Your objective » Each line in the data must be reproduced as written, except for any picture.

Saved data entries
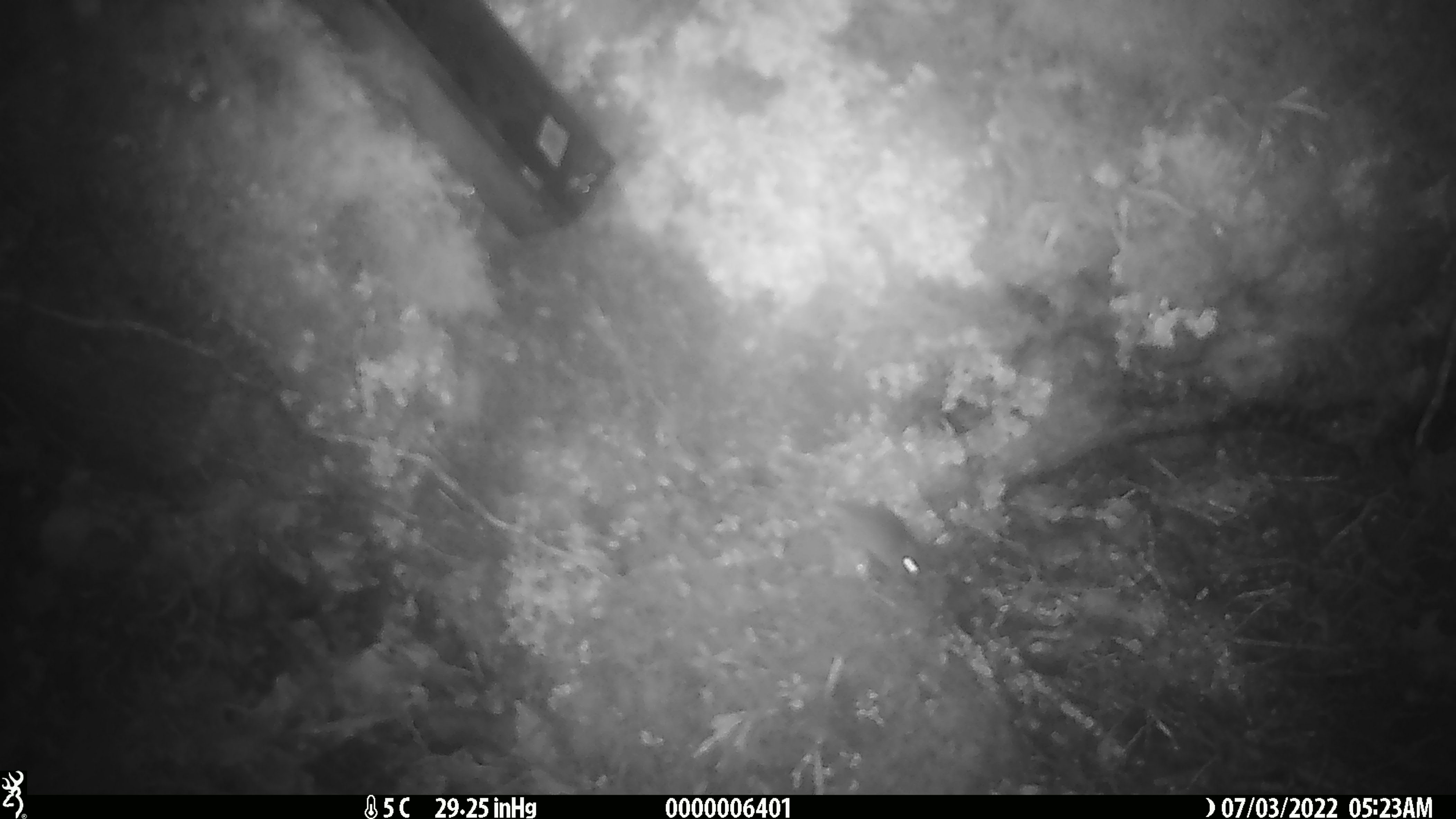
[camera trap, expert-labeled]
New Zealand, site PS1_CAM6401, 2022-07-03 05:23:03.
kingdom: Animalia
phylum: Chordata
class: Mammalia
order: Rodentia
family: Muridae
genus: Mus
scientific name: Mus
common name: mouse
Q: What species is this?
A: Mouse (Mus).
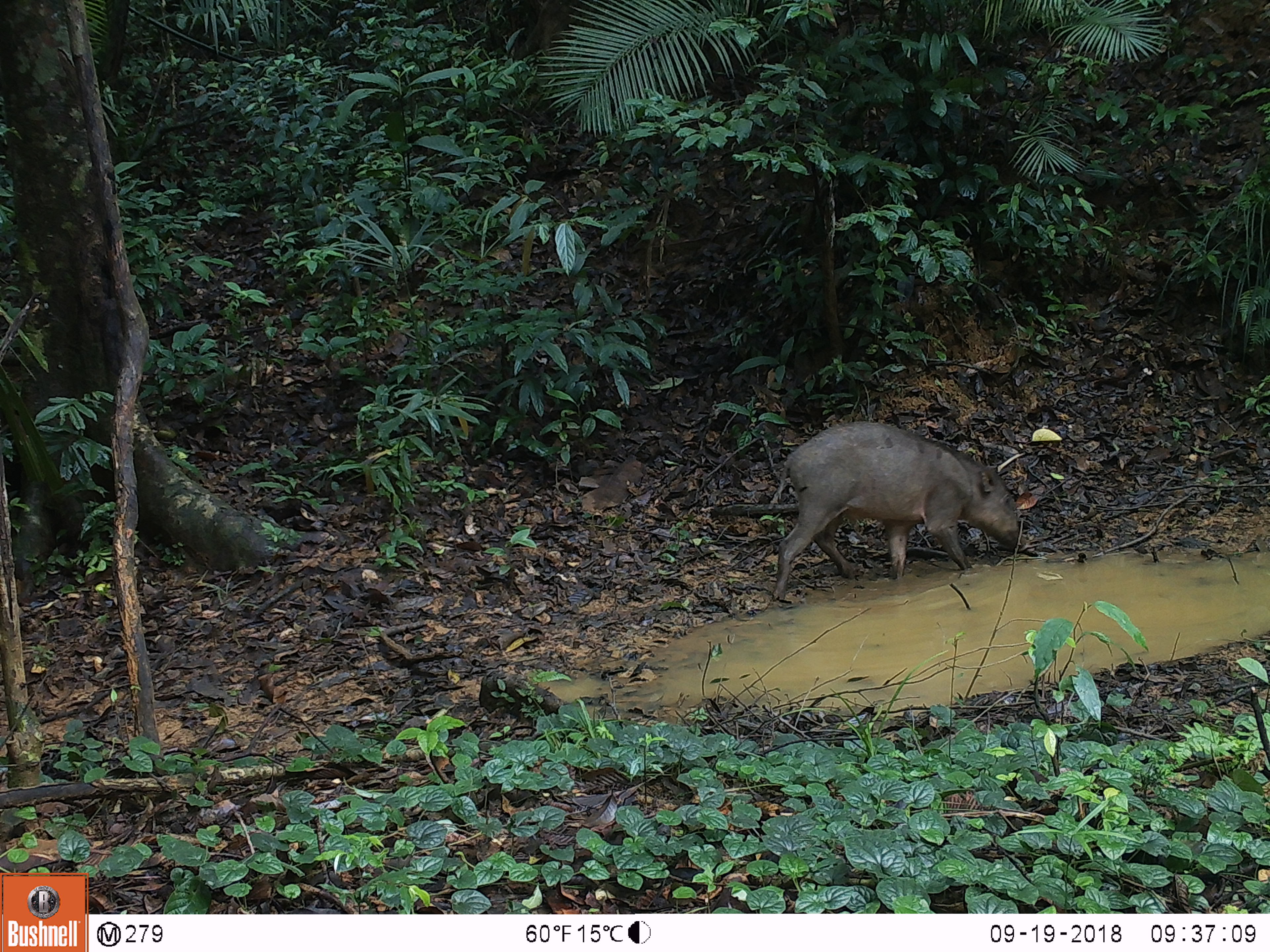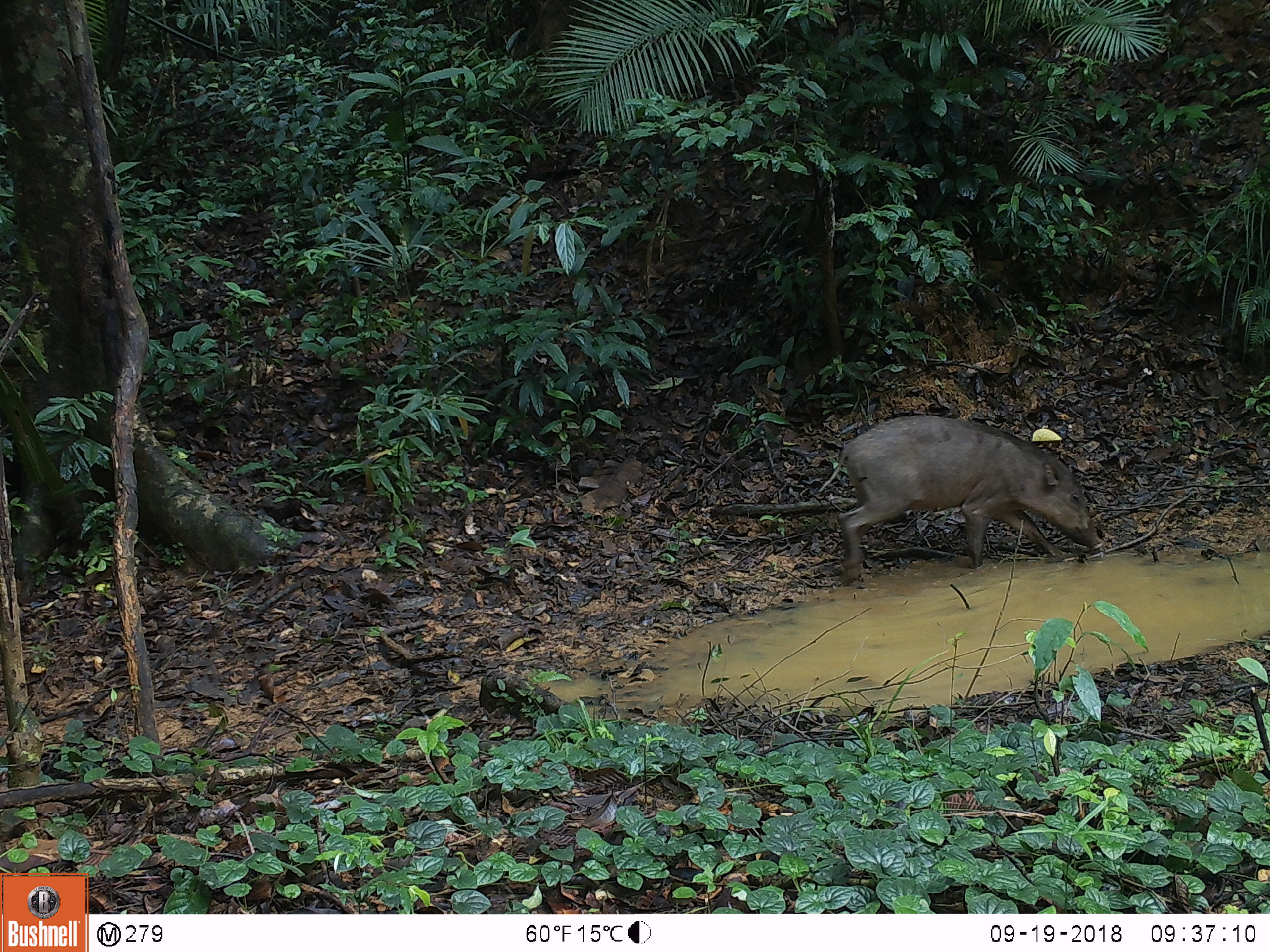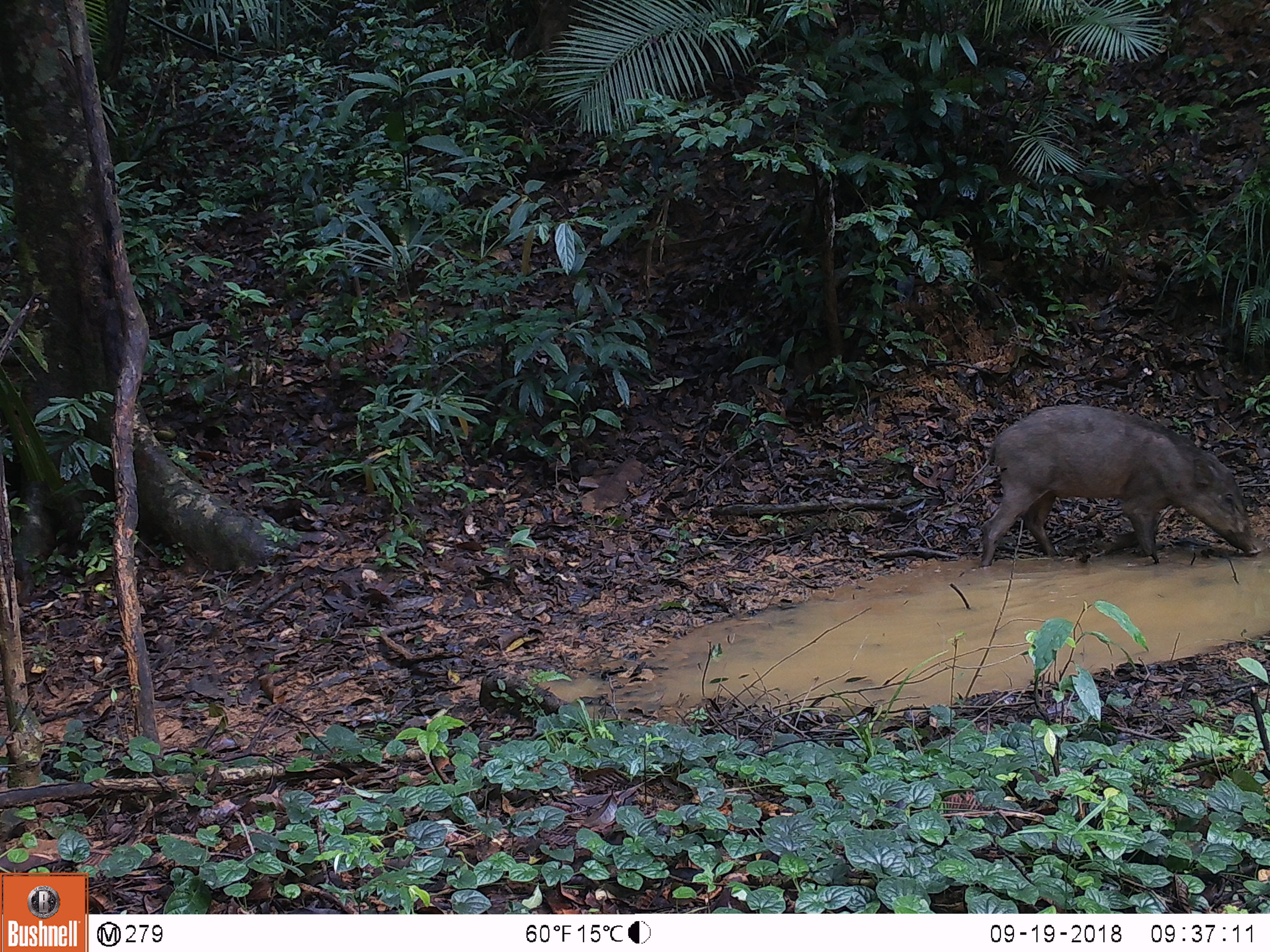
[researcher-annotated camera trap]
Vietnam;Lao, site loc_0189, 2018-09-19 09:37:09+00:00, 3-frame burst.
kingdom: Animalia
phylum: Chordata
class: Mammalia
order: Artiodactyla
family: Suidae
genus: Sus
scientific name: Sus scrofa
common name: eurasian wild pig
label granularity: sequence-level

Solution »
[camera trap, expert-labeled]
New Zealand, site PS1_CAM6401, 2022-07-03 05:23:03.
kingdom: Animalia
phylum: Chordata
class: Mammalia
order: Rodentia
family: Muridae
genus: Mus
scientific name: Mus
common name: mouse
Q: What species is this?
A: Mouse (Mus).
[researcher-annotated camera trap]
Vietnam;Lao, site loc_0189, 2018-09-19 09:37:09+00:00, 3-frame burst.
kingdom: Animalia
phylum: Chordata
class: Mammalia
order: Artiodactyla
family: Suidae
genus: Sus
scientific name: Sus scrofa
common name: eurasian wild pig
label granularity: sequence-level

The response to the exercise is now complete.